Classic Car Appraisal Services in Batavia, New York
If you are like us, you love your car. You have probably spent countless hours and dollars making it everything you have always dreamed of. We, like you, enjoy being around car people, and more importantly cars themselves.
Although car people love to spend time and money on their cars, they all too often forget to properly value their car for insurance purposes. Dollar after dollar goes in, but never gets properly documented so that if a catastrophic event strikes, the real cost of putting the car back together gets paid by the insurance company. As collector car owners ourselves, we understand the importance of our product first hand. Fill out the form on the right to get started on your on-site Batavia car appraisal.
Facts about Batavia
Batavia is a city in and the county seat of Genesee County, New York, United States. It is near the center of the county, surrounded by the Town of Batavia, which is a separate municipality. Its population as of the 2010 census was 15,465. The name Batavia is Latin for the Betuwe region of the Netherlands, and honors early Dutch land developers.
The city hosts the Batavia Muckdogs baseball club of the New York–Penn League, at the Dwyer Stadium, at 299 Bank Street. The Muckdogs are an affiliate of the Miami Marlins.They won the 2008 championship. In 2006, a national magazine ranked Batavia third among the nation's micropolitans based on economic development.
The New York State Thruway (Interstate 90) passes north of the city. Genesee County Airport (GVQ) is also north of the city.
The Holland Land Company
All of western New York was sold through this office of the Holland Land Company, which is now a museum.
The current City of Batavia was an early settlement in what is today called Genesee Country, the farthest western region of New York State, comprising the Genesee Valley and westward to the Niagara River, Lake Erie, and the Pennsylvania line. The tract purchased in western New York (the Holland Purchase) was a 3,250,000 acre portion of the Phelps and Gorham Purchase that lay west of the Genesee River. It was purchased in December 1792, February 1793, and July 1793 from Robert Morris, a prominent Revolutionary banker, by the Holland Land Company, a consortium of Dutch bankers.
The village of Batavia was founded in 1802 by Joseph Ellicott, agent of the Holland Land Company. Batavia, New York, was named for the short-lived Batavian Republic (1795–1806) in honor of the Holland Land Company. The Batavian Republic was itself named for the Batavi, an ancient Germanic tribe, which lived in the area of the Rhine–Maas delta in the central Netherlands. During the Renaissance in the Low Countries (1500s) and Dutch Golden Age (1600), Dutch nationalists formed the "Batavian myth" and argued that the ancient Batavians were the ancestors of the Dutch. This region is now known as Betuwe, a Dutch word derived from "Batavia."
One of the provisions of the sale was that Morris needed to settle the Indian title to the land, so he arranged for his son Thomas Morris to negotiate with the Iroquois at Geneseo, New York in 1797. About 3,000 Iroquois, mostly Senecas, arrived for the negotiation. Seneca chief and orator Red Jacket was adamantly against the sale, but his influence was thwarted by freely distributed liquor and trinkets given to the women. In the end he acquiesced and signed the Treaty of Big Tree, in which the tribe sold their rights to the land except for a small portion for $100,000. Mary Jemison, known as The White Woman of the Genesee, who had been captured in a raid and married her Seneca captor, proved to be an able negotiator for the tribe and helped win more favorable terms for them. In the negotiations Horatio Jones was the translator and William Wadsworth provided his unfinished home. The land was then surveyed under the supervision of Joseph Ellicott, a monumental task of the biggest land survey ever attempted to that time.
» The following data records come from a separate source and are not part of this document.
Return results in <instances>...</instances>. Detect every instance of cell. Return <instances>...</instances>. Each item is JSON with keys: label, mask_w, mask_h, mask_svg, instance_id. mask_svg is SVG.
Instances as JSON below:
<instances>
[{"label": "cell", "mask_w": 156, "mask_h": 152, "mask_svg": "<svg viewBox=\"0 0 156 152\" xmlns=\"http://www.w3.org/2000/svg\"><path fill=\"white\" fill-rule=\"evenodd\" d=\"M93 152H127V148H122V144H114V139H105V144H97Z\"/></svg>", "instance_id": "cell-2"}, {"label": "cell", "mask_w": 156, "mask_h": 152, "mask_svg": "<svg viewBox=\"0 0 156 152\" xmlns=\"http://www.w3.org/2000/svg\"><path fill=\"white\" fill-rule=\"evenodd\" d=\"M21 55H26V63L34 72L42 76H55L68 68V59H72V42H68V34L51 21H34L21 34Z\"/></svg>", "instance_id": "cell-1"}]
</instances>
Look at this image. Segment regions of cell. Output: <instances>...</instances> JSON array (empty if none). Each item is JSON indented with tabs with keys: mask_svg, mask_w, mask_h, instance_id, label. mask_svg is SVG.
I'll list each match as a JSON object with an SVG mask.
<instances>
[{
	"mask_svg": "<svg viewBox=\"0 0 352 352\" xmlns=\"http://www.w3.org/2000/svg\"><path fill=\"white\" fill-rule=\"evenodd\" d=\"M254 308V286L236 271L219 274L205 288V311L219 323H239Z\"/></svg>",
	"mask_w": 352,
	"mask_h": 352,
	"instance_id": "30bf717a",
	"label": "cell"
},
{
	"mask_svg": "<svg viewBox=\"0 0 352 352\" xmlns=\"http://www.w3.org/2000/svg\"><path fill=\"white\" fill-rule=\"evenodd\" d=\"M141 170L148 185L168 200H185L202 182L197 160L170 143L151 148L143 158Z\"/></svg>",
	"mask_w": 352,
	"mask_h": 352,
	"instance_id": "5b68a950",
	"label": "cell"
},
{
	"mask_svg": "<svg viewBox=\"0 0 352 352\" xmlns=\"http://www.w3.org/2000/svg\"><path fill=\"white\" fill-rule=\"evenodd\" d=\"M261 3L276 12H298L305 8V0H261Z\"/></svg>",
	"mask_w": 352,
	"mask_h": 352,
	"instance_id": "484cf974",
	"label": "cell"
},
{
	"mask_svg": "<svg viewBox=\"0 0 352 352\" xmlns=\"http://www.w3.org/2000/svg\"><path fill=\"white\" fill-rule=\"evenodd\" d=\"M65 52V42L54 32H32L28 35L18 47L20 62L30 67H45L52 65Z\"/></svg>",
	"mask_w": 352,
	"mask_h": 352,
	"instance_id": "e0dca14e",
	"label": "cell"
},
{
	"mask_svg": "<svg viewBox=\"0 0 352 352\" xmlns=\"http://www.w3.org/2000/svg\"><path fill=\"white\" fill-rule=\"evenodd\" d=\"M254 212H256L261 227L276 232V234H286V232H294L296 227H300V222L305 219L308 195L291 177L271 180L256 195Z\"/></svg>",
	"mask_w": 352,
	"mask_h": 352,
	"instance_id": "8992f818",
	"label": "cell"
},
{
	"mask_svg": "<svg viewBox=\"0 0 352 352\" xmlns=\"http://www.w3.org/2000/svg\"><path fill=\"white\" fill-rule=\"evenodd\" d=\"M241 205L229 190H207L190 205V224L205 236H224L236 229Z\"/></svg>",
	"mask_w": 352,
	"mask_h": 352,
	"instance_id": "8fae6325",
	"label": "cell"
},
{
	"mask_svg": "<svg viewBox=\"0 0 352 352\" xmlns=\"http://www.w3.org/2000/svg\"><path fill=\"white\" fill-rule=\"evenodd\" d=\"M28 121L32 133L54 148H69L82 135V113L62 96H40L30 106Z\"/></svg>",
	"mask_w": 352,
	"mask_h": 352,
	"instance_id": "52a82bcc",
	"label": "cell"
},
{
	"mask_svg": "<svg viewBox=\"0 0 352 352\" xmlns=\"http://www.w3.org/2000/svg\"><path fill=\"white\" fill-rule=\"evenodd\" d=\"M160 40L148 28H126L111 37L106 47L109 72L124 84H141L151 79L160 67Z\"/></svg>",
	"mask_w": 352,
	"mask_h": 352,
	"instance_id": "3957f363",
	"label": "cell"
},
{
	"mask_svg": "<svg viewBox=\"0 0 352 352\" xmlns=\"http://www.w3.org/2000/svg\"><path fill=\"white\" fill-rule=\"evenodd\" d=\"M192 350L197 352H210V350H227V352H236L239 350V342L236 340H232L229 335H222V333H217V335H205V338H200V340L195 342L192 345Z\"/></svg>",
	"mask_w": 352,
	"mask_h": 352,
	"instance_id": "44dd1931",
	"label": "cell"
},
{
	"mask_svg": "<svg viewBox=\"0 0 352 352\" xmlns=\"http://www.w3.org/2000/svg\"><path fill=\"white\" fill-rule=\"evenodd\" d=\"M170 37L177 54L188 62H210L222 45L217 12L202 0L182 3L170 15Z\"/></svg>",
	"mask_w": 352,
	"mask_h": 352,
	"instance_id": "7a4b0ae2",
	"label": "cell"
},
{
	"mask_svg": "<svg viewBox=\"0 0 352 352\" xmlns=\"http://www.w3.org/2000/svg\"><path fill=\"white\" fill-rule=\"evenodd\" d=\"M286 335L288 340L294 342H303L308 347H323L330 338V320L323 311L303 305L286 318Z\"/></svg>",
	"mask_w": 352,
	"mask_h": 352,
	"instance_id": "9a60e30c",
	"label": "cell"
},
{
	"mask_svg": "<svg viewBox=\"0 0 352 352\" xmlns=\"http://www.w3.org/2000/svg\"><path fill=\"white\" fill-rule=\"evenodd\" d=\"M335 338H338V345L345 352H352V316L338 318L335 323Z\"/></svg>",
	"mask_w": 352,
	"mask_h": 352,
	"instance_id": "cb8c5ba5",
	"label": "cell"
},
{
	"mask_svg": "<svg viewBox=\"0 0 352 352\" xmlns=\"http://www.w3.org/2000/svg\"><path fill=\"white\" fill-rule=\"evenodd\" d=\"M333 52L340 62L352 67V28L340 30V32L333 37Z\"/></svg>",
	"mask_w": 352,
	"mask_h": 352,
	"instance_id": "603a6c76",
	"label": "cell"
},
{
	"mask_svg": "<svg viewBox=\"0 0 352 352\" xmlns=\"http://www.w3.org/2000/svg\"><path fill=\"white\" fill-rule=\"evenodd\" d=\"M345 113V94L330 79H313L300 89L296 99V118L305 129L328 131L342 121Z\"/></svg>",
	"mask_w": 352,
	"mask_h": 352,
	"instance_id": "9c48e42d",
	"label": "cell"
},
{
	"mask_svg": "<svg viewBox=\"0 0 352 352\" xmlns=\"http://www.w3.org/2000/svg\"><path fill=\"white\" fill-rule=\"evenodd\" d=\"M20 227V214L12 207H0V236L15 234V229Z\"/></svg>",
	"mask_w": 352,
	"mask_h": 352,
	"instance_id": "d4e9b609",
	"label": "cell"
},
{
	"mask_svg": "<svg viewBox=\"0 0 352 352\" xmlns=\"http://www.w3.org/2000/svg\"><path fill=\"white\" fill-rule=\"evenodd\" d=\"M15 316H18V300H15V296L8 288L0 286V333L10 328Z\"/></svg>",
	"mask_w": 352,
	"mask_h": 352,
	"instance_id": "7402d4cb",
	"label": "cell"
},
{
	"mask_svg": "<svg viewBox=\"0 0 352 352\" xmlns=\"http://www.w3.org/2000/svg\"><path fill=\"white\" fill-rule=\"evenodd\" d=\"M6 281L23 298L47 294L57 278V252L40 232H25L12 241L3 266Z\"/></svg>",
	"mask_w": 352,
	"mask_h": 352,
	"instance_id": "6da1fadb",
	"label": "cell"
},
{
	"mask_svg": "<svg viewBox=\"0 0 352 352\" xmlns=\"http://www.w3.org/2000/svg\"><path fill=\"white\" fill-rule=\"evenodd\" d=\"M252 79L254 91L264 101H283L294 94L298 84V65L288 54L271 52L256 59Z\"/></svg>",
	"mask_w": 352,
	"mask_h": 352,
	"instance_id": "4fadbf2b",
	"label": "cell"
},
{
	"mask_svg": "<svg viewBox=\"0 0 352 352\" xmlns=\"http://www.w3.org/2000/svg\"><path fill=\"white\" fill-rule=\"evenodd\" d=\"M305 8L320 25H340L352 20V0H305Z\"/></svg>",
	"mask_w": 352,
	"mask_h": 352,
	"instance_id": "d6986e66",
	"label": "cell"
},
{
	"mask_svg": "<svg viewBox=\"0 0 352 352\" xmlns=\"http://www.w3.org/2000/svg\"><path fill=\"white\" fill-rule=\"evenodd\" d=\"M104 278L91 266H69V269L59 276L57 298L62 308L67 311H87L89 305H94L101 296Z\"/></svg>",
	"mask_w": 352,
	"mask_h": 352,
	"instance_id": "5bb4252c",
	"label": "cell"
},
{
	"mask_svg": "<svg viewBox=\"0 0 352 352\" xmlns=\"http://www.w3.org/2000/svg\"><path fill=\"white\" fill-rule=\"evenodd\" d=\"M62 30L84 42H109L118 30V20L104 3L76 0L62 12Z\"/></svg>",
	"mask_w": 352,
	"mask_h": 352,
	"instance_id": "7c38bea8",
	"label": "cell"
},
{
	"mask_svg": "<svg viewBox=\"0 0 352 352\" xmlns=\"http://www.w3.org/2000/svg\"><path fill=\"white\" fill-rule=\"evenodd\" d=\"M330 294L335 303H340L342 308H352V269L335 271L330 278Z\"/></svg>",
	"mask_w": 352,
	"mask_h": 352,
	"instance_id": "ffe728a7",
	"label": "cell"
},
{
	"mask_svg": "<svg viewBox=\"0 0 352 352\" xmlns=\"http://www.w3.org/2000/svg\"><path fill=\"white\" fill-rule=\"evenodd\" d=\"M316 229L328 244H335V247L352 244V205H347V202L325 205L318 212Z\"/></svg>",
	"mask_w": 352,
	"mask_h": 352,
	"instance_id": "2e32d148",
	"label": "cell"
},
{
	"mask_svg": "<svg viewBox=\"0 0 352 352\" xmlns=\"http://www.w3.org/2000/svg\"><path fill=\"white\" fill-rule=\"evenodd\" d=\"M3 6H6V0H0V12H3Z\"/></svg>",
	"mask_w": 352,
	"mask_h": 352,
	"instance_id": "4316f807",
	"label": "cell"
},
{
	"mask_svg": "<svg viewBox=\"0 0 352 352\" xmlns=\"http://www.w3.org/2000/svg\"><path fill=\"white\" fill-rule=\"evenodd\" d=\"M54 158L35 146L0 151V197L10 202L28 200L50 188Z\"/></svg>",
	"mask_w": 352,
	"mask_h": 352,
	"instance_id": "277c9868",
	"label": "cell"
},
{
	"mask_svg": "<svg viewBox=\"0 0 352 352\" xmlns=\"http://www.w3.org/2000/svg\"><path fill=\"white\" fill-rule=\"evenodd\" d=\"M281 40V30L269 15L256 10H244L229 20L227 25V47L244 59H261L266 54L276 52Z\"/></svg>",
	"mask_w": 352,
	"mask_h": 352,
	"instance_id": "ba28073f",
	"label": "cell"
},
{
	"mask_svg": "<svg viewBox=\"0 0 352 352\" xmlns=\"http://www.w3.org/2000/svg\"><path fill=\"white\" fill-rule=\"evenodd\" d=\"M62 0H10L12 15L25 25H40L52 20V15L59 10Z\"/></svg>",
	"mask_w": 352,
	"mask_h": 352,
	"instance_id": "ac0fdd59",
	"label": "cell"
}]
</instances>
Ellicott, as agent for the company, established a land office in Batavia in 1802. The entire purchase was named Genesee County in 1802, with Batavia as the county seat. The company sold off the purchase until 1846, when the company was dissolved. The phrase "doing a land office business", which denotes prosperity, dates from this era. The office still exists and is a museum today, designated a National Historic Landmark. Ellicott lived in Batavia for many years although he thought Buffalo would grow to be larger. Batavia has a major street named after him (Ellicott Street), as well as a minor street (Ellicott Avenue), and a large monument in the heart of the city. Batavia was incorporated as a village in 1823.
The present counties of western New York were all laid out from the original Genesee County, and the modern Genesee County is but one of many. But the entire area as a region is still referred to as Genesee Country. Thus, Batavia was the core from which the rest of western New York was opened for settlement and development.